Nothing is known to slow or stop the progression of Parkinson’s disease. Our work and that of others suggests that antagonism of calcium channels having a Cav1.3 pore forming subunit reduces mitochondrial oxidant stress in substantia nigra dopaminergic neurons and, in so doing, increases their resistance to toxins and stress. There are no known selective antagonists of these channels, limiting the utility of current neuroprotective therapies. Our goal is to develop a promising small molecule antagonist (pyrimidine-2,4,6-trione) of Cav1.3 channels identified by a high throughput screen.
Although pyrimidine-2,4,6-triones have proven to selectively antagonize Cav1.3 calcium channels in heterologous expression systems, it is unclear whether they have the pharmacological properties necessary for a therapeutic agent. The aims of our investigation are intended to provide an answer to this question. Our first aim is to use medicinal chemistry to improve the potency of the molecules we have identified. Our second aim is then to determine whether these molecules are safe, effective and selective antagonists of Cav1.3 Ca2+ channels in pre-clinical dopaminergic neurons. Our third aim is to determine whether when these molecules are administered systemically, they protect dopaminergic neurons against toxins used to create pre-clinical models of PD (i.e., they are neuroprotective) without producing unwanted side-effects.

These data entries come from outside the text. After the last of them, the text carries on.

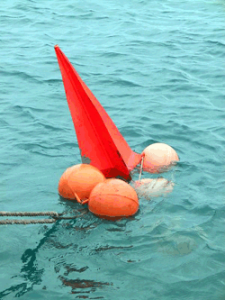 Mooring buoys are one management strategy to address recreational impacts. Photo © James Oliver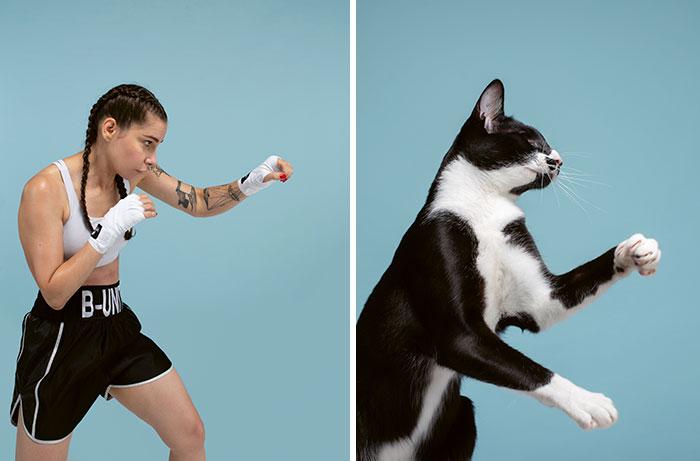 Fotógrafo cria coletânea incrível com fotos de gatos e seus sósias humanos 6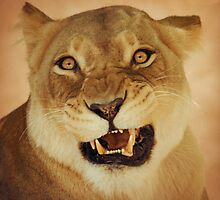 angry lioness by roger smith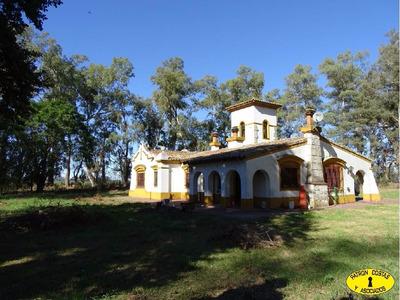 Cv-ca-ba-2053-h Excelente Campo Agricola 224has Navarro
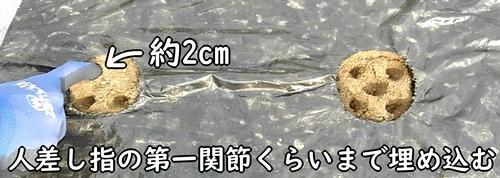 深さは約2cm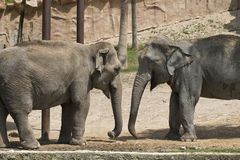 Captive Elephants. In a zoo park in Spain Royalty Free Stock Photo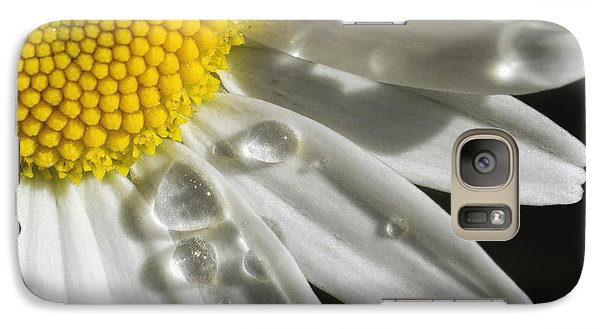 Galaxy Case featuring the photograph Daisy With Raindrops by Rob Graham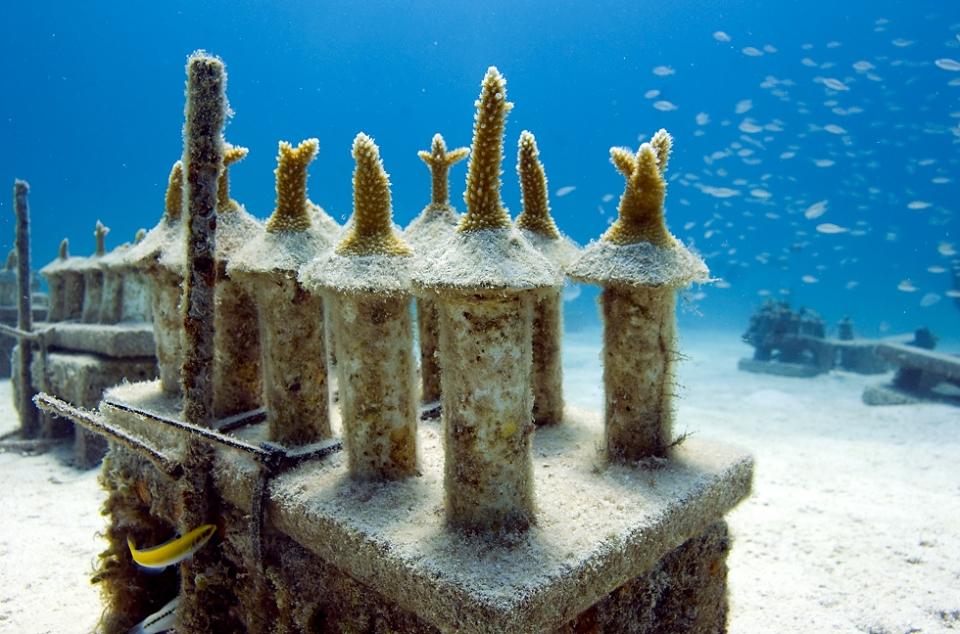 Coral Reef Nursery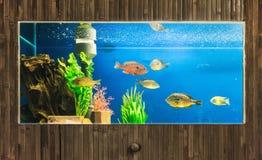 Aquarium. Plank framed aquarium with Cichlids stock image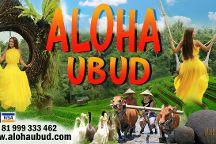 Aloha Ubud Swing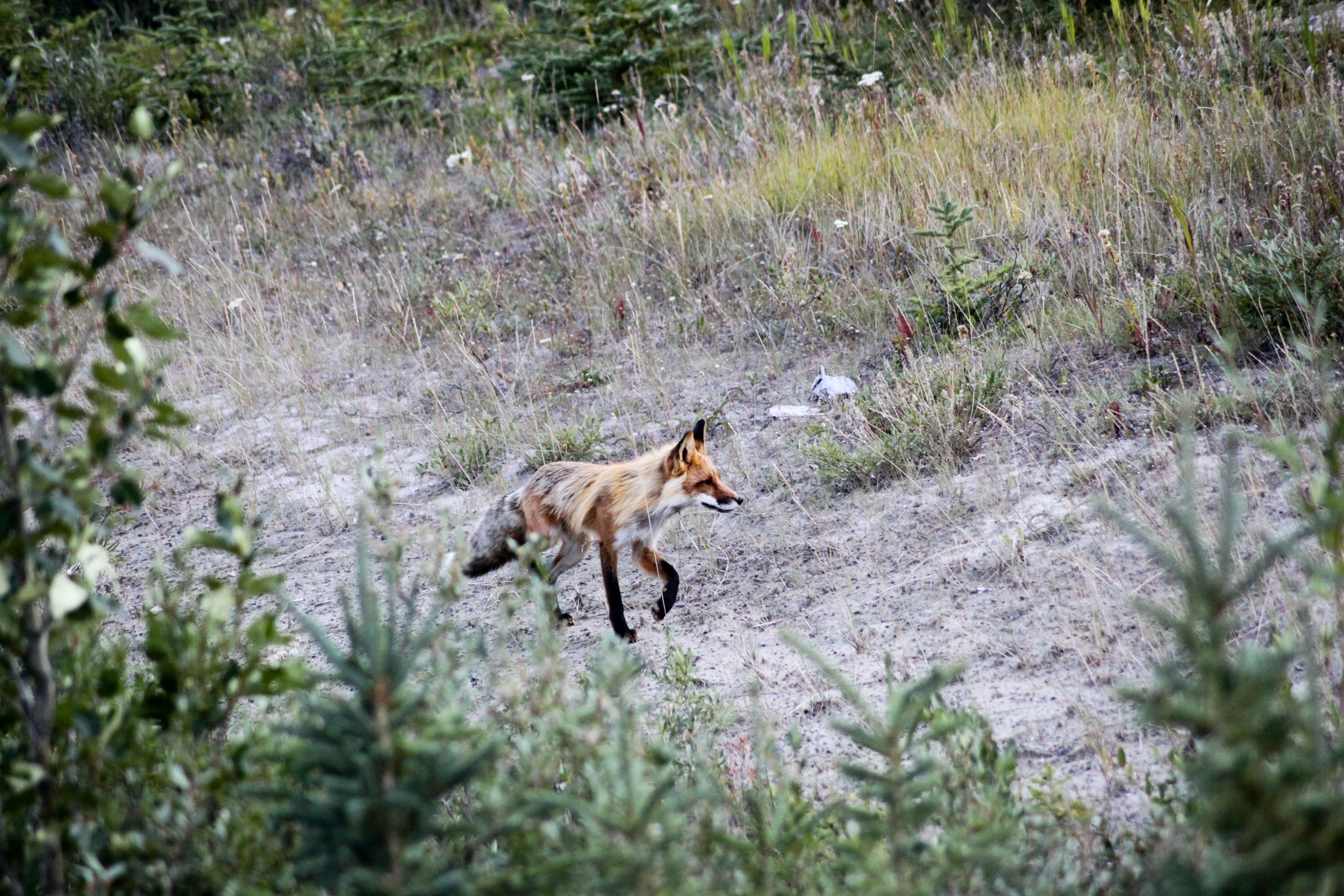 Red Fox stroll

Relevance to Diagnosis/Treatment of Parkinson’s Disease:
The studies to be conducted will determine whether the pyrimidine-2,4,6-triones have therapeutic potential. If they do, we will secure the additional funds to move them to an IND application to the FDA and a Phase 1 clinical trial. This would be a major step forward in the development of a safe, orally deliverable neuroprotective therapy for PD. At present, there is no such therapy.
It is our expectation that a pyrimidine-2,4,6-trione derivative (or one of our backup compounds) will prove to have good brain bioavailability with oral administration in addition to selective and potent in antagonism of Cav1.3 calcium channels, leading to protection of dopaminergic neurons in toxin-based models of Parkinson’s disease. These properties will provide a strong motivation for the continued development of the drug toward a Phase 1 clinical neuroprotection trial in Parkinson’s disease.